Gilbert entró apresurado a comer algo —había epidemia de sarampión en Upper Glen—, y Ana le entregó en silencio la carta de la señora Fowler.

—¡Christine Stuart! Claro que iremos. Me gustaría verla, para recordar viejos tiempos —dijo él, con la única demostración de entusiasmo que había dejado ver en semanas—. Pobre muchacha, ha tenido muchos problemas. Perdió al esposo hace cuatro años, ¿sabías?

Ana no lo sabía. Pero ¿cómo se había enterado Gilbert? ¿Por qué nunca se lo había dicho? ¿Y se había olvidado de que el martes siguiente era su aniversario de bodas? Era un día para el que jamás habían aceptado ninguna invitación; siempre preparaban alguna salida para los dos solos. Bueno, ella no iba a recordárselo.

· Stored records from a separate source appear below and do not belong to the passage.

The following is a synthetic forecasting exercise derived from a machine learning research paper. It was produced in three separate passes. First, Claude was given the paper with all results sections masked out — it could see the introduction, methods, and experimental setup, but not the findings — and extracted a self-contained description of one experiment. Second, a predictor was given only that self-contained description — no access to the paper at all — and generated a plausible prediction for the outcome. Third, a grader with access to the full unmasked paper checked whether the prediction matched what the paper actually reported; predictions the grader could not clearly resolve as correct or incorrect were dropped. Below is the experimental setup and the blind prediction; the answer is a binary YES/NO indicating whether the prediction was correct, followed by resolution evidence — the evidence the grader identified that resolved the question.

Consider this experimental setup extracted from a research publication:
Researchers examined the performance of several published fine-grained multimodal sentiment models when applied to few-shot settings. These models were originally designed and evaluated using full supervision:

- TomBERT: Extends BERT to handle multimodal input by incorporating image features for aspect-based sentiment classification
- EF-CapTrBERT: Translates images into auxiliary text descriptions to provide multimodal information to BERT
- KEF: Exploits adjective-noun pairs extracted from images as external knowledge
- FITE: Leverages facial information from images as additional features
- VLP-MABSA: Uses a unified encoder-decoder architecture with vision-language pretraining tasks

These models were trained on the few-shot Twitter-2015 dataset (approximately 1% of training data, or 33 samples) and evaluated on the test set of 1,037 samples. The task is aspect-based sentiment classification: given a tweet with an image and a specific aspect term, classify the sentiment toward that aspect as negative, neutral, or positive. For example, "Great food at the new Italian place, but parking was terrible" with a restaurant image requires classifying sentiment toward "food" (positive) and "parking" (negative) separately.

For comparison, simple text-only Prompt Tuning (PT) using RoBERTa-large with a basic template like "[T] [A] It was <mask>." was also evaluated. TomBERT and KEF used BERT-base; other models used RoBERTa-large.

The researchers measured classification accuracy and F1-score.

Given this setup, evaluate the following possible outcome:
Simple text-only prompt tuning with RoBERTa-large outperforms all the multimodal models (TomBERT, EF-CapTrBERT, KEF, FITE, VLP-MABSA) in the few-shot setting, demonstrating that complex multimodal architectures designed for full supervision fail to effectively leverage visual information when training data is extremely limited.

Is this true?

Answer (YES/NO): YES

Que fuera a ver a su Christine, si eso quería. ¿Qué era lo que había insinuado cierta vez una chica de Redmond? «Entre Gilbert y Christine hubo mucho más de lo que llegó a tus oídos, Ana». En aquel momento, ella se rió… Claire Hallett era una resentida. Pero tal vez había habido algo de cierto en el comentario. De pronto Ana recordó, con un escalofrío en el alma, que no mucho después de casarse encontró una pequeña fotografía de Christine en un viejo libro de Gilbert. Gilbert había reaccionado con indiferencia; dijo que se había preguntado adónde había ido a parar esa vieja fotografía. Pero ¿era una de esas cosas sin importancia que son significativas de hechos sumamente importantes? ¿Era posible… que Gilbert hubiera estado enamorado de Christine? ¿Era ella, Ana, apenas una elección por descarte? ¿El premio de consuelo?

«Supongo que no estoy… celosa», pensó Ana, tratando de reír. Era todo tan ridículo… Qué más natural que a Gilbert le gustara la idea de volver a ver a una vieja amiga de Redmond… Qué más natural que un hombre ocupado, con quince años de matrimonio, olvidara horas, estaciones, días y meses… Ana le escribió a la señora Fowler para aceptar su invitación, y luego dedicó los tres días que faltaban para el martes a rogar desesperadamente que alguna mujer de Upper Glen comenzara a tener un hijo el martes, a eso de las cinco y media de la tarde.